Data listing>
+ + + +

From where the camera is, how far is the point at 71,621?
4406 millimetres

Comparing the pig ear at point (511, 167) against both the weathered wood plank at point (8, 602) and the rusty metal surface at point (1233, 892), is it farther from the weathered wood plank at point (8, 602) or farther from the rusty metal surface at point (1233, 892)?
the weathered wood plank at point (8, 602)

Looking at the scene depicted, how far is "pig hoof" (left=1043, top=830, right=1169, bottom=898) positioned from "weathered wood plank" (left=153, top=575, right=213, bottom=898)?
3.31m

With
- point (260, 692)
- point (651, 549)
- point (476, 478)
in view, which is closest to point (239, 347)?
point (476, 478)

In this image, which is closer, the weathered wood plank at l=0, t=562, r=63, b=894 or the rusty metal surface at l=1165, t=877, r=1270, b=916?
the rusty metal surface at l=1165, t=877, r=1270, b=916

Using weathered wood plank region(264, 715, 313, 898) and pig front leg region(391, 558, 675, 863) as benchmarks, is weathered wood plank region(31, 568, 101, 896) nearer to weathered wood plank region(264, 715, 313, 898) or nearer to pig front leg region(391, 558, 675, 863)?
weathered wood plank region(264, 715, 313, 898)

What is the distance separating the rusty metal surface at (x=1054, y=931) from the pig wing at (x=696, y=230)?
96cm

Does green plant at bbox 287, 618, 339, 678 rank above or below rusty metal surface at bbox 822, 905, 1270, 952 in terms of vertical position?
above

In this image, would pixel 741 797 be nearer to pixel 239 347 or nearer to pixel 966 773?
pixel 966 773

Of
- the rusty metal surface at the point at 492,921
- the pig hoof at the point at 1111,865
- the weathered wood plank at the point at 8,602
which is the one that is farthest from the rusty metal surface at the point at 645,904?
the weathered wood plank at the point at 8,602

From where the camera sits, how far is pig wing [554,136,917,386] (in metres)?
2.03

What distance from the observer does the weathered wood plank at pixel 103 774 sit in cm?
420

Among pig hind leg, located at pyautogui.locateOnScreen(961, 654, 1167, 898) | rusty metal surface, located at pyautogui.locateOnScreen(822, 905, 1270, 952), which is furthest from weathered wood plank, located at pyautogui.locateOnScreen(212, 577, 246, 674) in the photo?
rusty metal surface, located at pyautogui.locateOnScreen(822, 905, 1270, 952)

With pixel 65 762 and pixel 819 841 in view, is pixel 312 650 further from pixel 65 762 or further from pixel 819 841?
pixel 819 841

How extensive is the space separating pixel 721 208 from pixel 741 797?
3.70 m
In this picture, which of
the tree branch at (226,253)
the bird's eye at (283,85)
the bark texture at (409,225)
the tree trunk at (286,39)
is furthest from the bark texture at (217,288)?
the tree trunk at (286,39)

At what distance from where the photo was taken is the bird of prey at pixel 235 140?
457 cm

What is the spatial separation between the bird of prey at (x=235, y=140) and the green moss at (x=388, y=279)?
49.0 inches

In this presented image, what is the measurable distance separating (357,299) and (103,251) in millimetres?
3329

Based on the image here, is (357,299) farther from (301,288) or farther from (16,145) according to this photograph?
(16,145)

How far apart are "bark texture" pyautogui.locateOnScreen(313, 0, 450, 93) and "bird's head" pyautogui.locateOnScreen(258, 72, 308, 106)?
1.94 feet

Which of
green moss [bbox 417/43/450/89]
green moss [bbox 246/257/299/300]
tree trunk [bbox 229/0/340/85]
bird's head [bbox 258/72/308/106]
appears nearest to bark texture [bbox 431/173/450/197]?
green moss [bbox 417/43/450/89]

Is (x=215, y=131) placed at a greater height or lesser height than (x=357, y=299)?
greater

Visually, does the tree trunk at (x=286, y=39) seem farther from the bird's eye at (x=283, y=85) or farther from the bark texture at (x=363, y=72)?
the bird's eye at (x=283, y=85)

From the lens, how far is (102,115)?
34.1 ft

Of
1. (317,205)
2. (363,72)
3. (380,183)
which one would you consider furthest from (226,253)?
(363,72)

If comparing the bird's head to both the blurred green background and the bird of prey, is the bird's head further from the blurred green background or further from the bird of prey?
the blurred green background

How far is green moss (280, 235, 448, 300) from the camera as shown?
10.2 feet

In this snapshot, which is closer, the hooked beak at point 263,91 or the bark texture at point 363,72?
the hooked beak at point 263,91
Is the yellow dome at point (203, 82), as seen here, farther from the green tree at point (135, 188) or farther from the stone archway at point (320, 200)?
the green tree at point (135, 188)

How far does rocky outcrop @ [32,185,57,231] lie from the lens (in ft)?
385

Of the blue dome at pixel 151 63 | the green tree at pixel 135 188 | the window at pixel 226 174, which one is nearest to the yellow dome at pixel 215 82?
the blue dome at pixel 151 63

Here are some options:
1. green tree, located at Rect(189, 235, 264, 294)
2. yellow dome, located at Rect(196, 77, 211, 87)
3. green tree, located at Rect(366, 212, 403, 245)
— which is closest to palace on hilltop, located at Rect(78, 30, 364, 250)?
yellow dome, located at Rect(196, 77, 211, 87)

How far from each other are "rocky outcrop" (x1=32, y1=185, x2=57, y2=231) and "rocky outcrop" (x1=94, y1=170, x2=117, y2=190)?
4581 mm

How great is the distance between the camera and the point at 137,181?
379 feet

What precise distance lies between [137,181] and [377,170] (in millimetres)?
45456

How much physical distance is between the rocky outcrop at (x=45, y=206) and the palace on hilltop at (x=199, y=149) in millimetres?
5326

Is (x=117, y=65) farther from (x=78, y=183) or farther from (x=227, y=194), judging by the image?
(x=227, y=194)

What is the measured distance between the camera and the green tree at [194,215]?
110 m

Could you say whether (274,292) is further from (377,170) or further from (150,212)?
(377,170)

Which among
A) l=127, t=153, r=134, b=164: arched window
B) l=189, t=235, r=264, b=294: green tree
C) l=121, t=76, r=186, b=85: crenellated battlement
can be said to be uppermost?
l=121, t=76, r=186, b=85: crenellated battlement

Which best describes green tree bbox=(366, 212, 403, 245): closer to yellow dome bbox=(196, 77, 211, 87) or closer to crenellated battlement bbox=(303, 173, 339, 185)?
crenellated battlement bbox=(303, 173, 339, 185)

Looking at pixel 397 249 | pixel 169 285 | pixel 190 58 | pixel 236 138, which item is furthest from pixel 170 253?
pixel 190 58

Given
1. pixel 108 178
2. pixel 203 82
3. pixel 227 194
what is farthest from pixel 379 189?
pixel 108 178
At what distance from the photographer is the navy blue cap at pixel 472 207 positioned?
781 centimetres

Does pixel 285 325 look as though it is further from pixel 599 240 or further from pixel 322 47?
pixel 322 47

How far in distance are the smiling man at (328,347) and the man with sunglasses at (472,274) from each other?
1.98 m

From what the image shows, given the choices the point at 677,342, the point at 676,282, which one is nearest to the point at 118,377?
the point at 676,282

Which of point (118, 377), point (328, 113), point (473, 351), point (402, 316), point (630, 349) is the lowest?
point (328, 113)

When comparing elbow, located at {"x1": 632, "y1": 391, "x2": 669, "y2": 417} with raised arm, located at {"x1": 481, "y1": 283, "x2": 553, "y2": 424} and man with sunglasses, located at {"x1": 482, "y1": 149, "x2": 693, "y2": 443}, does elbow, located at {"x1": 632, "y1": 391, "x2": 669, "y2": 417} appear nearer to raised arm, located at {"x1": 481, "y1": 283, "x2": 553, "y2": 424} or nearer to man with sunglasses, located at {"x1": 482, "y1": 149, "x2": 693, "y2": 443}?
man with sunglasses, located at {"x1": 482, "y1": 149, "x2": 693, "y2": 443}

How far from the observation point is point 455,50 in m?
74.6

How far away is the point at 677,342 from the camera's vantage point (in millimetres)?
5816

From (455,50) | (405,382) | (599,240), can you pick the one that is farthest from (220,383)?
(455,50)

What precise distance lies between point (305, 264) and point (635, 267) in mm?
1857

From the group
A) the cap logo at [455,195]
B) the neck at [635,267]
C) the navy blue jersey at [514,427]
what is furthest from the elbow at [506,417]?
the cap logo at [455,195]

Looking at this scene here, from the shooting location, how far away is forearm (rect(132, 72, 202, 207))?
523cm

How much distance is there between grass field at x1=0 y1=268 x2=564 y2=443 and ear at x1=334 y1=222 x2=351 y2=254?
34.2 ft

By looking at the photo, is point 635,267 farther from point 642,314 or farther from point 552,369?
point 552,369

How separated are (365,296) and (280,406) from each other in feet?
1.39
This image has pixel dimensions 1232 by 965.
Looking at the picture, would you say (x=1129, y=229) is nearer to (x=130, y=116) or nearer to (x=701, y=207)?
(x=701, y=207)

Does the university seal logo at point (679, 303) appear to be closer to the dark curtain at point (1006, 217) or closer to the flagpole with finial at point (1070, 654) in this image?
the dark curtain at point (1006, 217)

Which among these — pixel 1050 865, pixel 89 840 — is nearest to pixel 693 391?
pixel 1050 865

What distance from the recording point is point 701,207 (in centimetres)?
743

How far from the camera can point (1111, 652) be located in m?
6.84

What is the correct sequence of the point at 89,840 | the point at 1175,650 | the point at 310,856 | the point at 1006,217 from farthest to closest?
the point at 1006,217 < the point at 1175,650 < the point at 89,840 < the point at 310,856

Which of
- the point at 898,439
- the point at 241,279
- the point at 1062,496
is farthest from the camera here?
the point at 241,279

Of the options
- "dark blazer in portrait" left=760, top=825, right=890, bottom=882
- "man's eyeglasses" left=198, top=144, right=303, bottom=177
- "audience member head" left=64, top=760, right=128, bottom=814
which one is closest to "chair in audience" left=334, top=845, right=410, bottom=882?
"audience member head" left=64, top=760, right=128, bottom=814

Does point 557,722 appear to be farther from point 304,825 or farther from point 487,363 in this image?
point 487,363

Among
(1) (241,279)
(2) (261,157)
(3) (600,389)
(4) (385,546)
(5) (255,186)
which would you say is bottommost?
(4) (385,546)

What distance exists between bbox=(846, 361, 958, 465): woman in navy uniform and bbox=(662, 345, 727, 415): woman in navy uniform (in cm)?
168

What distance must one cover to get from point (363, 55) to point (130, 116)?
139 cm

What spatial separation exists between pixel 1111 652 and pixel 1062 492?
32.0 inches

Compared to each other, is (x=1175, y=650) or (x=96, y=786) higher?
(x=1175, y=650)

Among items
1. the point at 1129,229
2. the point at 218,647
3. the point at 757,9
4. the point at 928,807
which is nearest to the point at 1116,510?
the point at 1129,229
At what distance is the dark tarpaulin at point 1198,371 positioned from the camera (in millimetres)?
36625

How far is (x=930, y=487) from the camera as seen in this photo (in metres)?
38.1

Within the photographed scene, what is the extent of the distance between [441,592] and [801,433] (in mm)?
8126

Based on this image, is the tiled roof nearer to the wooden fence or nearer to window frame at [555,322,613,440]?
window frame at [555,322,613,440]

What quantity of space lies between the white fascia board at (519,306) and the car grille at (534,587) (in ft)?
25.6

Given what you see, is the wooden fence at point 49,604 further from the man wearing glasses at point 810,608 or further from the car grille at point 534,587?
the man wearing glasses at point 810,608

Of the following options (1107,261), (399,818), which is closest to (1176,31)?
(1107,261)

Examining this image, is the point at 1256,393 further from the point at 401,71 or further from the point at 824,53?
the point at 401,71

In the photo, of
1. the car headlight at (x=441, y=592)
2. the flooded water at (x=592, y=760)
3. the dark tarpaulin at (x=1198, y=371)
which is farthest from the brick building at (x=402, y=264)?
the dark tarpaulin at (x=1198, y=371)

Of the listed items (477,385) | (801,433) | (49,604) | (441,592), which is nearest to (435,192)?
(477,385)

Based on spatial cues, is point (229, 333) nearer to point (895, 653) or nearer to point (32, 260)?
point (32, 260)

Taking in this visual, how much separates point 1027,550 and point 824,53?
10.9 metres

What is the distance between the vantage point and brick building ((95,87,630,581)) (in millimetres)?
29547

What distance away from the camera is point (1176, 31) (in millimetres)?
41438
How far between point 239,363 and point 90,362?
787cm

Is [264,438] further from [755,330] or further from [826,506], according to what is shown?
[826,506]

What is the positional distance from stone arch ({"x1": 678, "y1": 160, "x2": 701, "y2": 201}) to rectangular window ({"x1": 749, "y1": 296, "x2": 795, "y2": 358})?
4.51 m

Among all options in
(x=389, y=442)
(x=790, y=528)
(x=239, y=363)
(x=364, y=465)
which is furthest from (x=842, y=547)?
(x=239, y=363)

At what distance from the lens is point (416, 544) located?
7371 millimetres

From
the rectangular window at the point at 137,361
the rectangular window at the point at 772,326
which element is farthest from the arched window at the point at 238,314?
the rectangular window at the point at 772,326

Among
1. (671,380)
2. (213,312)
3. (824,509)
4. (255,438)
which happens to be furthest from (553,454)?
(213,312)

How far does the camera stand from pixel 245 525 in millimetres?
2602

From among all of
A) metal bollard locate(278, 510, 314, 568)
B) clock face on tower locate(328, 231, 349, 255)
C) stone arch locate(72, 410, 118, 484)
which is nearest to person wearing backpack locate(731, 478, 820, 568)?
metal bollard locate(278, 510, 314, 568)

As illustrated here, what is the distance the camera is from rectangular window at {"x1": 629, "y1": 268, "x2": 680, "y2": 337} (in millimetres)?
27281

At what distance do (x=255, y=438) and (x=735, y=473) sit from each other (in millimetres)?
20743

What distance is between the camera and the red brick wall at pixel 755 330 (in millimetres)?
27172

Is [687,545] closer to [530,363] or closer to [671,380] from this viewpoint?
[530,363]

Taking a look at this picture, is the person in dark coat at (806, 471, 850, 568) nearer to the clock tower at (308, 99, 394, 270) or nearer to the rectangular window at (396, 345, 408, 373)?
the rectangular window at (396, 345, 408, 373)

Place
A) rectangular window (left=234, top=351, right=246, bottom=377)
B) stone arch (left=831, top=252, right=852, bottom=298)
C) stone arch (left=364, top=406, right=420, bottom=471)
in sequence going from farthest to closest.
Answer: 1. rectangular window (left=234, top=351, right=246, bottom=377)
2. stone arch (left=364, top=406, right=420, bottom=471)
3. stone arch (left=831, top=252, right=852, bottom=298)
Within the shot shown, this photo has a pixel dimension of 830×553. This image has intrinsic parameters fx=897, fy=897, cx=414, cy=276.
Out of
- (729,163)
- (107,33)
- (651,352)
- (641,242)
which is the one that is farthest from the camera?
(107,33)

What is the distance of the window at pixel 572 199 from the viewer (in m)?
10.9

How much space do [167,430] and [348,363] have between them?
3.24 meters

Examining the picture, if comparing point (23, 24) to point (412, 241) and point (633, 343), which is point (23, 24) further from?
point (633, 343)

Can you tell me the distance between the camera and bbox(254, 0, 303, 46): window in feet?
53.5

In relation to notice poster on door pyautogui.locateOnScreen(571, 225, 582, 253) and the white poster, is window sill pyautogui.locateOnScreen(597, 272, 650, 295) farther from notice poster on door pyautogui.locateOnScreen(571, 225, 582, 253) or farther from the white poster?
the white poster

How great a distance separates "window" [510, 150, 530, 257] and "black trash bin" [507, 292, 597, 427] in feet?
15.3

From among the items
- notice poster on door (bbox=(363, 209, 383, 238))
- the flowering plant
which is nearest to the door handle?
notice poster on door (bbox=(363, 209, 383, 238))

+ + + +

Exercise brief>
Look above for the line that holds "What is the distance of", then copy it and each line after it exactly, through the last line of the data.

Solution to the problem>
What is the distance of the window at pixel 572 199 from the viewer (in m)?
10.9

How much space do [167,430] and [348,363] have between them?
3.24 meters

Examining the picture, if comparing point (23, 24) to point (412, 241) and point (633, 343), which is point (23, 24) further from?
point (633, 343)

Can you tell me the distance between the camera and bbox(254, 0, 303, 46): window in feet?
53.5

In relation to notice poster on door pyautogui.locateOnScreen(571, 225, 582, 253) and the white poster, is window sill pyautogui.locateOnScreen(597, 272, 650, 295) farther from notice poster on door pyautogui.locateOnScreen(571, 225, 582, 253) or farther from the white poster?
the white poster

How great a distance separates "window" [510, 150, 530, 257] and "black trash bin" [507, 292, 597, 427] in feet?
15.3

From among the items
- notice poster on door (bbox=(363, 209, 383, 238))
- the flowering plant
which is nearest to the door handle?
notice poster on door (bbox=(363, 209, 383, 238))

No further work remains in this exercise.